One of the reasons why face masks are so important is that it does not take long for parts of your face, including your nose, lips, and tongue, to freeze and create not only discomfort but the possibility of real damage to your body. When I walk each day, I frequently see someone who is not properly protected from the cold. It seems clear to me that, too often, we humans ignore the potential danger that we face in the course of living. Think of all the fighting forces that have not paid proper heed to protecting their bodies. As a result, many soldiers have suffered great harm. Likewise, we hear a lot about our propensity to hurt ourselves as a result of exposure to the elements.
We know that we can harm ourselves, and we are certainly aware, as we prepare to exit our warm places, that we have an obligation to cover ourselves and to protect our sensitive skin.
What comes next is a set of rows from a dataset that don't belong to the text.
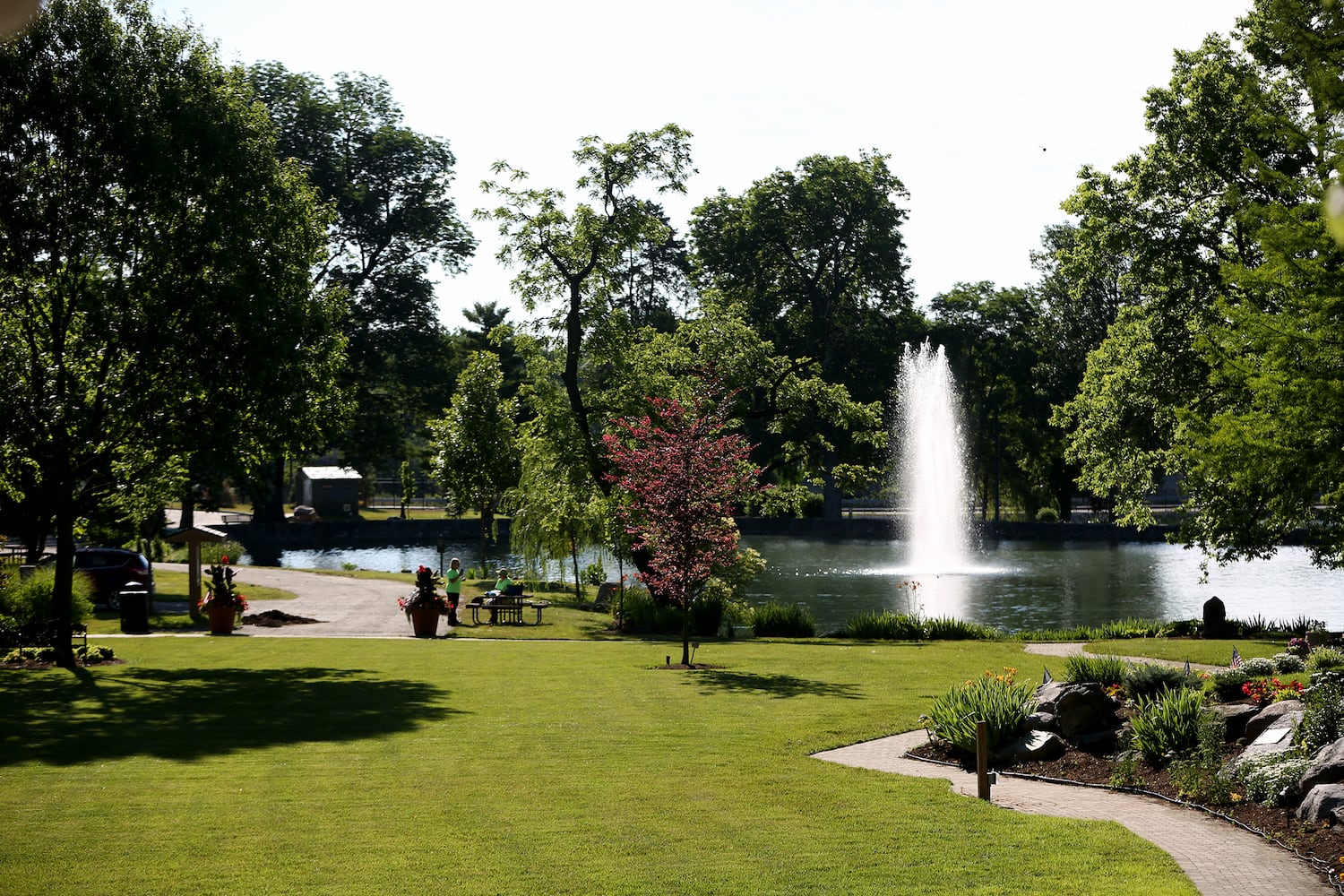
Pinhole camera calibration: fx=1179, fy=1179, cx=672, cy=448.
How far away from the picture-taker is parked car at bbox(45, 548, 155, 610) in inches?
1337

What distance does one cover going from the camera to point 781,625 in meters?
32.3

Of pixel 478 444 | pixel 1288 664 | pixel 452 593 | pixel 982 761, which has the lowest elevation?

And yet too many of us don’t take the simplest precautions, probably because we have a false sense of security and, on some level, consider ourselves invincible. I suspect that we have always fooled ourselves about what we need to do when we are most threatened. So, why do we do this? What is it about the human psychology that tricks us into fooling ourselves?
If I walk with my gloves in my pocket and not where they belong on my hands, I find that, when I return to the safety of my home, my fingers and hands are not hurting the way I might expect that they would be. Maybe the answer to all of this is that we tend to fool ourselves and that is just plain dumb. This year has been a real study in fooling ourselves. Our false expectations about the weather can lead us into real trouble and it turns out that we are capable of doing real harm to ourselves.
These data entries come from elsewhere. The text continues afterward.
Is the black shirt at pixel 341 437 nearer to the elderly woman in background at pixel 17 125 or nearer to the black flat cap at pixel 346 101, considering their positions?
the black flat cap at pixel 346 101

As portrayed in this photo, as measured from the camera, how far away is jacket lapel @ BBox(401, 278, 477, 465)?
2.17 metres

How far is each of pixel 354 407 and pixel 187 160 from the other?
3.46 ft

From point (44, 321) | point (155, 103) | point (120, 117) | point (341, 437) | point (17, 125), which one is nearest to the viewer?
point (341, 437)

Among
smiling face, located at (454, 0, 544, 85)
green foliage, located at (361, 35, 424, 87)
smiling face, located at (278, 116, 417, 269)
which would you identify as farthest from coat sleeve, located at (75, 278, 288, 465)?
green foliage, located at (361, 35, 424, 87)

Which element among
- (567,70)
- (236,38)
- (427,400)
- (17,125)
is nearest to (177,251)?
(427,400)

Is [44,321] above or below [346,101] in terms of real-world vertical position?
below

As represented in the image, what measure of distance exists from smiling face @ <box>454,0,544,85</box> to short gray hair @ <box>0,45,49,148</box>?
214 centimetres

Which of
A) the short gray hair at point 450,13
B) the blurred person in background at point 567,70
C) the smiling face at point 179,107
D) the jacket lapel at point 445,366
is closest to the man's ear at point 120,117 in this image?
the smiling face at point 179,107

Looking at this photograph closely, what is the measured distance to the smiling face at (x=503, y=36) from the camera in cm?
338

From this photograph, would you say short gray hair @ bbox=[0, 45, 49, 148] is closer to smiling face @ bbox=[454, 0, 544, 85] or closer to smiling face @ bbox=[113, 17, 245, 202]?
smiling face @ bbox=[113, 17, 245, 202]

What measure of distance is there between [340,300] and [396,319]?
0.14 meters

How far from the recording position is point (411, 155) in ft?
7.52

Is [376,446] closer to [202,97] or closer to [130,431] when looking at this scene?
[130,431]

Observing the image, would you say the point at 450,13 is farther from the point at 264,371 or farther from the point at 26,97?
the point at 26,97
Back when I was a kid and taking music lessons from Mr. Steiker on 78th Streetand Riverside Drive, I thought that there was no colder place on earth than on that corner. In fact, Steiker regularly made us walk up to Broadway and buy him hotdogs. (He paid.) Perhaps that’s why I truly believe that they’re no delicacy more delicious in the world than franks on a roll covered with sauerkraut and mustard. The difficulty of the trip from Riverside Drive to Broadway could not have been matched by anything less than climbing Mt. Kilimanjaro. Of course, if you refused Steiker’s request to get the stuff, you risked a kick in the shins. I loved the guy.